*Exercício*
Responda com base no trecho do diário:
1. Segundo seu Luis Gonzaga, o que será preciso arrumar para cruzar a barra da Lagoa do Peixe?
2. A que horas começou de fato a caminhada naquele domingo?
3. Quantos jeeps, aproximadamente, formavam a caravana que passou?

*Trecho dado*
%%

Antes de me deitar, já às 18 h, vi um claro nas nuvens para o sul. Apesar disto, a chuva, o vento sul e o frio permanecem.

5-08-07 Domingo
Hoje realmente começa minha marcha de Quintão para o sul.
Acordo cedo, vento fraco e contra. Está nublado e sei que será um dia sem velejar, mas faz parte.
Enquanto escrevia, chega seu Luis Gonzaga que mora um pouco adiante. Ele pergunta por que não fui dormir em sua casa, diz que onde estou dormindo é uma igrejinha e informa que na barra da Lagoa do Peixe está profundo e que terei que arrumar um caíque para cruzar. Dei a ele um isqueiro para acender seu cigarro de palha e se foi.
Acabei partindo só às 10:30 h; à medida que caminhava vi muitos objetos do tamanho e formato de ovos de galinha, só que transparentes. Muitos peixes porcos e papa terras.
Depois pequenos caranguejos com patinhas coloridas e com cracas na carapaça.
Fui caminhando de chinelo e calção até às 12 h e mais tarde uma caravana de jeeps 4 x 4 cruza por mim. Cerca de vinte.
Depois fica o silêncio... Adiante o piado dos talhamares, gaivotas de cabeça preta e algumas garças.
Havia muitas gaivotas pequenas de dorso negro-azulado e peito branco, com bicos e patas azuis. Pareciam pássaros migratórios.
Depois encontro pedaços de uma embarcação que os pescadores dizem ser do barco pesqueiro que naufragou no furacão Catarina (em 2004). Parte dele está nas dunas e parte semi-submersa na beira do mar.

%%

*Dados fornecidos*
%%

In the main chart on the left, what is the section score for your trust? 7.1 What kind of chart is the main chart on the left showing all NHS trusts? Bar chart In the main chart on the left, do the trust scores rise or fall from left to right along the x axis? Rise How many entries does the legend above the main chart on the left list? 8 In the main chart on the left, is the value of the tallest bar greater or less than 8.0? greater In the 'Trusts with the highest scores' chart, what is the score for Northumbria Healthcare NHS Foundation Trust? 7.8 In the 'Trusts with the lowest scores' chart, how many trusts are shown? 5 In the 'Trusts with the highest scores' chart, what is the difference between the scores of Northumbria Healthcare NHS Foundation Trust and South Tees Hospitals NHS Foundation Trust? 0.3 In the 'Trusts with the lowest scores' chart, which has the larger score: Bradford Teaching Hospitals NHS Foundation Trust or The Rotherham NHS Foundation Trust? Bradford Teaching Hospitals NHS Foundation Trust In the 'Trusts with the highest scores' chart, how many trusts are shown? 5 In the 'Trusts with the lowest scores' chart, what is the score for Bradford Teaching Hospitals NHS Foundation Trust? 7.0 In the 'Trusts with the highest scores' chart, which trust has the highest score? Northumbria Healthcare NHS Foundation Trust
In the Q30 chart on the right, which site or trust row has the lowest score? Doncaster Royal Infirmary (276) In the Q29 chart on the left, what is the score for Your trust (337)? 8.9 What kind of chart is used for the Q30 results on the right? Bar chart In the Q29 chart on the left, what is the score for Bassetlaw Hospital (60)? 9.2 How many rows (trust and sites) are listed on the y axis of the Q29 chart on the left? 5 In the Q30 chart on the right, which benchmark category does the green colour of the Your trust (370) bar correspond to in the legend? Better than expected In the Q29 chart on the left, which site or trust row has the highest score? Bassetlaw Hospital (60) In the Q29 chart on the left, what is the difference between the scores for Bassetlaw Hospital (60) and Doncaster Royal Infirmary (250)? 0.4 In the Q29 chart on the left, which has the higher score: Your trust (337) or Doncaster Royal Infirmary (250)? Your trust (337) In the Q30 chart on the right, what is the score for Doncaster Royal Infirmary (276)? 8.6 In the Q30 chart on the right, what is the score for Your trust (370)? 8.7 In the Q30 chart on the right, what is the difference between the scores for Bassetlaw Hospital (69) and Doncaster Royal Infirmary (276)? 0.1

%%

*Resolução do exercício*
1. Um caíque.
2. Às 10:30 h.
3. Cerca de vinte.